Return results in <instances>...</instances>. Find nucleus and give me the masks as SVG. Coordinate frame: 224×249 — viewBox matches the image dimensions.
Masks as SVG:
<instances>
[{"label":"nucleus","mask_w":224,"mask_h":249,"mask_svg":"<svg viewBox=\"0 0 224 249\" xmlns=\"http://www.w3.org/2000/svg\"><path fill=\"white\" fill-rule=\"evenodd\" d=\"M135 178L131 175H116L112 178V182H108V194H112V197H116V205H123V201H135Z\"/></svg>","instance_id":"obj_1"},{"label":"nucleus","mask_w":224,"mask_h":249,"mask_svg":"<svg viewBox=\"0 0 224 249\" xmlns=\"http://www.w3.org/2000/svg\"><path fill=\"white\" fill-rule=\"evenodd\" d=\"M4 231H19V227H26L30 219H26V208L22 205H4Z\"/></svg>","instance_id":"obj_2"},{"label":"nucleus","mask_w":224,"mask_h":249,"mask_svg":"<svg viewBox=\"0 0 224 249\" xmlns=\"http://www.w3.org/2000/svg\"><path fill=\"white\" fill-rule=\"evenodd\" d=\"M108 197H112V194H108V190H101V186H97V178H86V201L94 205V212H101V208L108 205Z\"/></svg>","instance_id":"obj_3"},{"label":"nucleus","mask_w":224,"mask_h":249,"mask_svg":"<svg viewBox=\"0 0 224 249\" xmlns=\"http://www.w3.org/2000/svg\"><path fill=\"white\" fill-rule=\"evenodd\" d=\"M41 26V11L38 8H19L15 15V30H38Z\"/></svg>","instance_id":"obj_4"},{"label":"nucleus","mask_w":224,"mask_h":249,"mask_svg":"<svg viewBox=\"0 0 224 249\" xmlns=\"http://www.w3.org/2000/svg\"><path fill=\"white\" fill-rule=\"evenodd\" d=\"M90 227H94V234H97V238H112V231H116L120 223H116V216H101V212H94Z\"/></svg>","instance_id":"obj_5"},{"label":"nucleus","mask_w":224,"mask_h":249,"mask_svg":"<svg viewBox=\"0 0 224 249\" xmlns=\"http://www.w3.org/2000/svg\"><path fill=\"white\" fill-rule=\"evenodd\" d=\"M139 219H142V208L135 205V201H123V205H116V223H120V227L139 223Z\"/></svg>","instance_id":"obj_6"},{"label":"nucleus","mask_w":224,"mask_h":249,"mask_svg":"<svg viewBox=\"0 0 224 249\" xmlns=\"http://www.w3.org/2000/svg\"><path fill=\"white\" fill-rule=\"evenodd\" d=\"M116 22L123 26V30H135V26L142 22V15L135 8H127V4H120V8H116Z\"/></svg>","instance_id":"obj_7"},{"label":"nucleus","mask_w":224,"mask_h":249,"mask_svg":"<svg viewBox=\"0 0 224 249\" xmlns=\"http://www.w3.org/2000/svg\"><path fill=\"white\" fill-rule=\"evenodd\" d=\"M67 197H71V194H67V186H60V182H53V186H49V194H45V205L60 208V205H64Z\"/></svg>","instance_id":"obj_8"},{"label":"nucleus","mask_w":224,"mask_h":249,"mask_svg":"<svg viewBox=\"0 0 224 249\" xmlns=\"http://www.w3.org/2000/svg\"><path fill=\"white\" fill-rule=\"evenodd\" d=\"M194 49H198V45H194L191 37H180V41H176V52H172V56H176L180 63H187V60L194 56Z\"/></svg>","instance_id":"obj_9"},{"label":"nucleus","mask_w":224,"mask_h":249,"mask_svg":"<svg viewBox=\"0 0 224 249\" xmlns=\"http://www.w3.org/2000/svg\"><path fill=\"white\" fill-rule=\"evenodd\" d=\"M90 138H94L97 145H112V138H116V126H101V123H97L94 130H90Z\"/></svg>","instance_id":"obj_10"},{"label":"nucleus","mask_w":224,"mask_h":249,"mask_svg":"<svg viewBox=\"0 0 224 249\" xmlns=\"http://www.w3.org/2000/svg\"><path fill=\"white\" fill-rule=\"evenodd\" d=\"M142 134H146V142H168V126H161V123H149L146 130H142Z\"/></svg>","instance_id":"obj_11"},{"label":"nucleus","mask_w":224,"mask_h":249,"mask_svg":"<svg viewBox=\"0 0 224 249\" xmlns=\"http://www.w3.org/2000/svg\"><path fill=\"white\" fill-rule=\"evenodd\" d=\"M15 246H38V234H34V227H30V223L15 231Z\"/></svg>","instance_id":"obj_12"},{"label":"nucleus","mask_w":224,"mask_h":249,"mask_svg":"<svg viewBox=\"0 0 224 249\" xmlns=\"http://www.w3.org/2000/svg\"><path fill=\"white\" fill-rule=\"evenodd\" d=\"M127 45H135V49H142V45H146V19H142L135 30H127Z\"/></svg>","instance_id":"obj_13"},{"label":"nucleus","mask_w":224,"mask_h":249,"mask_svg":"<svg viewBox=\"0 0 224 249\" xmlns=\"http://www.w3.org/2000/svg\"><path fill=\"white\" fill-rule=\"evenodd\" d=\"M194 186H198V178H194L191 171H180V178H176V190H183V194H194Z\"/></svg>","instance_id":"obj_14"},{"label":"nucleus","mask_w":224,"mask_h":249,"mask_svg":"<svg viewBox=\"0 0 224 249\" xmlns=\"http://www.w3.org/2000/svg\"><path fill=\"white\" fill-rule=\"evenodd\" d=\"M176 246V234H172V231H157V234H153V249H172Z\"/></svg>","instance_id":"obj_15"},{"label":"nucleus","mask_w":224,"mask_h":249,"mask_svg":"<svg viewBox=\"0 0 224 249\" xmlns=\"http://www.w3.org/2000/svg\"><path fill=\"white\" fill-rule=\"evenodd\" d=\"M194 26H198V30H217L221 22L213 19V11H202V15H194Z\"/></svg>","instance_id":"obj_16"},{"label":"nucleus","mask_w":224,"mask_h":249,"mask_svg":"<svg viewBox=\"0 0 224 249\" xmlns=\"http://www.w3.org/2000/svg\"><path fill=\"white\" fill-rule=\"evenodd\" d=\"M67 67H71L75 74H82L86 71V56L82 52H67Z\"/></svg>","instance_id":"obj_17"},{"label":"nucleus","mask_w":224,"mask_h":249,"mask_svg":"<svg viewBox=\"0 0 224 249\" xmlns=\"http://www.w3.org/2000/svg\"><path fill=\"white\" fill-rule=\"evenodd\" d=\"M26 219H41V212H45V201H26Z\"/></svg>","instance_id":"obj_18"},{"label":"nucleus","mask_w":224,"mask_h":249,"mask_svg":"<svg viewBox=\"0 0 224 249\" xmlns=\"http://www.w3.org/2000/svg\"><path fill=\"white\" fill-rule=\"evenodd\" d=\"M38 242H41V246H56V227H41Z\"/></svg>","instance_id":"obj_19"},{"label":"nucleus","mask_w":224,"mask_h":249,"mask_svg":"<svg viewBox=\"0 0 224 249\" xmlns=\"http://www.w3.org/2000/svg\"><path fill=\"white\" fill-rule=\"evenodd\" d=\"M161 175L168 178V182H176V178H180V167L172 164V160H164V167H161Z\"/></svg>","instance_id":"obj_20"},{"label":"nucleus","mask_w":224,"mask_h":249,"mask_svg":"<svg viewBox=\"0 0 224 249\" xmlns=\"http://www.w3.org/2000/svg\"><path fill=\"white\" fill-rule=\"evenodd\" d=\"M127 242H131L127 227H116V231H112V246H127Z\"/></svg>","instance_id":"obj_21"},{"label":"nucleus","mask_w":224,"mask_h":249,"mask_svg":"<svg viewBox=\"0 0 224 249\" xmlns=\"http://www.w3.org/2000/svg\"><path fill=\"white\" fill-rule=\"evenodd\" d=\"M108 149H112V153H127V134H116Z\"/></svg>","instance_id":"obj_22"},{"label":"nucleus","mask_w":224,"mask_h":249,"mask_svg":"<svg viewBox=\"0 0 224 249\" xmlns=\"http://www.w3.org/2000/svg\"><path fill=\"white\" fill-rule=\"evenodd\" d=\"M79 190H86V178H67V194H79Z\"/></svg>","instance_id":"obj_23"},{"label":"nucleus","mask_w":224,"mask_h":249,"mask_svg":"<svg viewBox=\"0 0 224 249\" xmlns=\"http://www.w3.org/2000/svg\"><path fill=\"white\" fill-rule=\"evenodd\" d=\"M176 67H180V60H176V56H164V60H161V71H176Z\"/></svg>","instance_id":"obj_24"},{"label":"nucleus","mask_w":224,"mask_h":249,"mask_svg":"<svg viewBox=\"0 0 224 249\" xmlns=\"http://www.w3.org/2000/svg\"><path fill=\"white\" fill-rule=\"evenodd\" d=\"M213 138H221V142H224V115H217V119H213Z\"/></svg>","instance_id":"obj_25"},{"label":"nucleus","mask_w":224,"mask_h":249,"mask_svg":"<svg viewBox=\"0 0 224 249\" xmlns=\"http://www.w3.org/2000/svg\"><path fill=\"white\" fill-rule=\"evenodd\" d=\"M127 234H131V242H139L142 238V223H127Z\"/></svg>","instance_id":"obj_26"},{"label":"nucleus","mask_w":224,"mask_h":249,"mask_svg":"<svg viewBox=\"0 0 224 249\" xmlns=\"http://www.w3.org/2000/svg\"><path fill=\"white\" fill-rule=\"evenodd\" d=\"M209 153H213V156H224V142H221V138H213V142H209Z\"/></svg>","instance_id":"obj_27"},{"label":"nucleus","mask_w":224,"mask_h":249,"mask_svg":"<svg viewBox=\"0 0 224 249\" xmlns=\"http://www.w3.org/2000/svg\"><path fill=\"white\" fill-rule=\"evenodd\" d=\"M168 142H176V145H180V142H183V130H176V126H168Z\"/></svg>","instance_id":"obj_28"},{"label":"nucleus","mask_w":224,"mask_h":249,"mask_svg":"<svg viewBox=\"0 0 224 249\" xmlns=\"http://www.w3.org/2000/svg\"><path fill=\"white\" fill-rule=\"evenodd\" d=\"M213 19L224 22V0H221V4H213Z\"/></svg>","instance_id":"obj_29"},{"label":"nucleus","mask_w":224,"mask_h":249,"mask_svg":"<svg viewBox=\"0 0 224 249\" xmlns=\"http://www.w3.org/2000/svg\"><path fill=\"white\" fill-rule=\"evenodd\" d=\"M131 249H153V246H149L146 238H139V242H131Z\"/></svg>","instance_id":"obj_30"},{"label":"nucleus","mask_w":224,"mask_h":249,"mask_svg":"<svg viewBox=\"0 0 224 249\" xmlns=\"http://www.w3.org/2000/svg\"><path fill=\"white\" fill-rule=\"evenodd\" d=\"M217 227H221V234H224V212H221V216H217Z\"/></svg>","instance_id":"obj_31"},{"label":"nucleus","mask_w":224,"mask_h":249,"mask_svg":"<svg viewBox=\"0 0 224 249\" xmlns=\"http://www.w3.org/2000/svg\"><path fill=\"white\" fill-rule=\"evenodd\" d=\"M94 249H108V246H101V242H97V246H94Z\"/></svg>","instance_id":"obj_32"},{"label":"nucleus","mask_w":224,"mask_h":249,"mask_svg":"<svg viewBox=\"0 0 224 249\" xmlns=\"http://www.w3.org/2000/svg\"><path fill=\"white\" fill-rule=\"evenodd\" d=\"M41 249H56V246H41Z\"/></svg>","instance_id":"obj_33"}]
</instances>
──────
#### YOUR OBJECTIVE
How many lines of the data above contain the string "instances"? Reply with the number alone.

#### FINAL RESULT
3